= Chester (song) =

1770 song by William Billings

"Chester" is a patriotic anthem composed by William Billings and sung during the American Revolutionary War. Billings wrote the first version of the song for his 1770 songbook The New England Psalm Singer, and made improvements for the version in his The Singing Master's Assistant (1778). It is the latter version that is best known today.

The name of the tune reflects a common practice of Billings' day, in which tunes were labeled with (often arbitrarily chosen) place names. Billings' tune evidently has little more to do with any particular town named Chester than his famous hymn "Africa" has to do with Africa. The idea behind this practice was that by labeling the tunes independently, one could sing them to different words without creating confusion (indeed, this later did happen; see below).

==Tune in version of 1778==

Parts labeled "Treble, Counter, Tenor, and Bass" correspond to the modern SATB four-voice choir. However, the melody is in the tenor part, not the treble part.

==Lyrics==
Although this cannot be established with certainty, it appears that these lyrics are by Billings himself.

Let tyrants shake their iron rod,
And Slav'ry clank her galling chains,
We fear them not, we trust in God,
New England's God forever reigns.

Howe and Burgoyne and Clinton too,
With Prescot and Cornwallis join'd,
Together plot our Overthrow,
In one Infernal league combin'd.

When God inspir'd us for the fight,
Their ranks were broke, their lines were forc'd,
Their ships were Shatter'd in our sight,
Or swiftly driven from our Coast.

The Foe comes on with haughty Stride;
Our troops advance with martial noise,
Their Vet'rans flee before our Youth,
And Gen'rals yield to beardless Boys.

What grateful Off'ring shall we bring?
What shall we render to the Lord?
Loud Halleluiahs let us Sing,
And praise his name on ev'ry Chord.

==Later uses==
The song was later provided with religious (as opposed to patriotic) words by Philip Doddridge, and in this form is a favorite of Sacred Harp singers. The Doddridge words are as follows:

Let the high heav'ns your songs invite,
These spacious fields of brilliant light,
Where sun and moon and planets roll,
And stars that glow from pole to pole.

Sun, moon, and stars convey Thy praise,
'Round the whole earth and never stand,
So when Thy truth began its race,
It touched and glanced on ev'ry hand.

A slightly altered version of this text and the music by Billings was recorded in 1975 by the Old Stoughton Musical Society for their LP album, "An Appeal to Heaven".

20th century American composer William Schuman employed the tune in his New England Triptych (1956) and later expanded it into his Chester Overture.

Bernard Herrmann quoted the tune prominently in his score for the Colonial Williamsburg orientation film, Williamsburg: The Story of a Patriot.

An instrumental version of the song was used as background music for CBS's Bicentennial Minutes segments.

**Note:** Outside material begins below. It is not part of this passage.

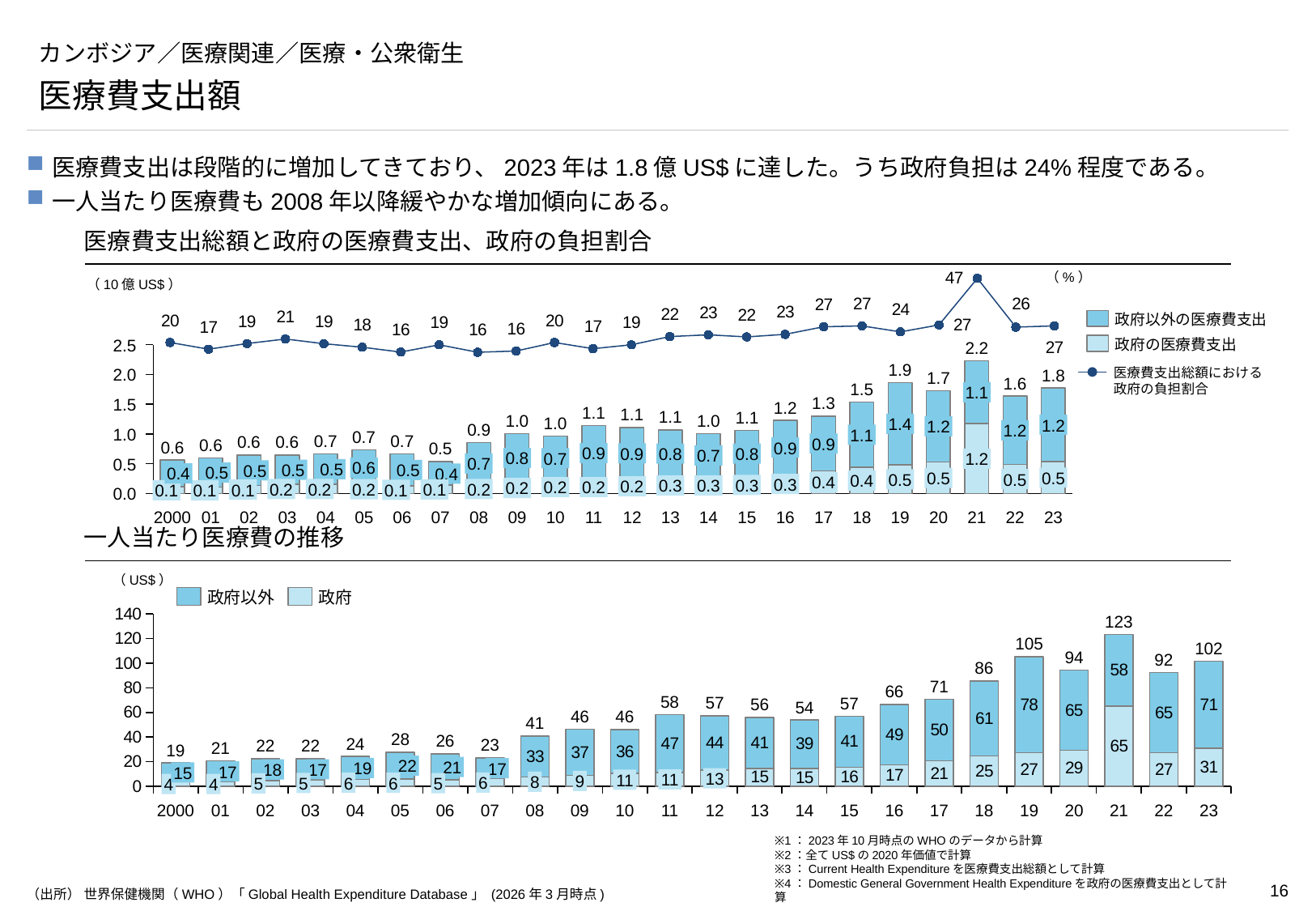
What kind of chart is the bottom chart (一人当たり医療費の推移)? Stacked bar chart In the top chart, which year has the lowest total health expenditure? 2007 How many series does the legend of the top chart list? 3 In the bottom chart (一人当たり医療費の推移), which year has the highest per-capita health expenditure? 2021 In the bottom chart, which year has the larger total per-capita expenditure, 2019 or 2020? 2019 In the top chart (医療費支出総額と政府の医療費支出、政府の負担割合), what is the total health expenditure for 2023? 1.8 In the bottom chart, what is the 政府 value for 2023? 31 How many years are plotted on the x axis of the top chart? 24 In the top chart, what is the government share (%) shown for 2021? 47 In the top chart, in which year does the government share line (政府の負担割合) reach its highest value? 2021 In the bottom chart, what is the difference between the total per-capita expenditure in 2021 and in 2023? 21 In the top chart, what is the value of 政府の医療費支出 for 2021? 1.2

The HBO miniseries John Adams has a scene in episode 1 where an assembly of freemen sing this song together.

There is a concert band piece called Chester Variations, arranged by Elliot del Borgo.

The anthem features as background music in the 2008 strategy videogame Sid Meier's Civilization IV: Colonization. Also, an arrangement of the anthem features as the main theme for the American Civilization in the 2025 strategy videogame Civilization VII.

7th Regiment, a DCI Open Class drum corps, uses an altered version of Chester as its corps song.

==Book==
- The Singing Master's Assistant, in which the final version of "Chester" was published, is in print today in a scholarly edition by Hans Nathan (University Press of Virginia, 1977, ISBN 0-8139-0839-6).
- The Stoughton Musical Society's Centennial Collection of Sacred Music, which contains a version with the later text and was published in Boston in 1878; reprint by DaCapo Press, 1980, with New Introduction by Roger L. Hall.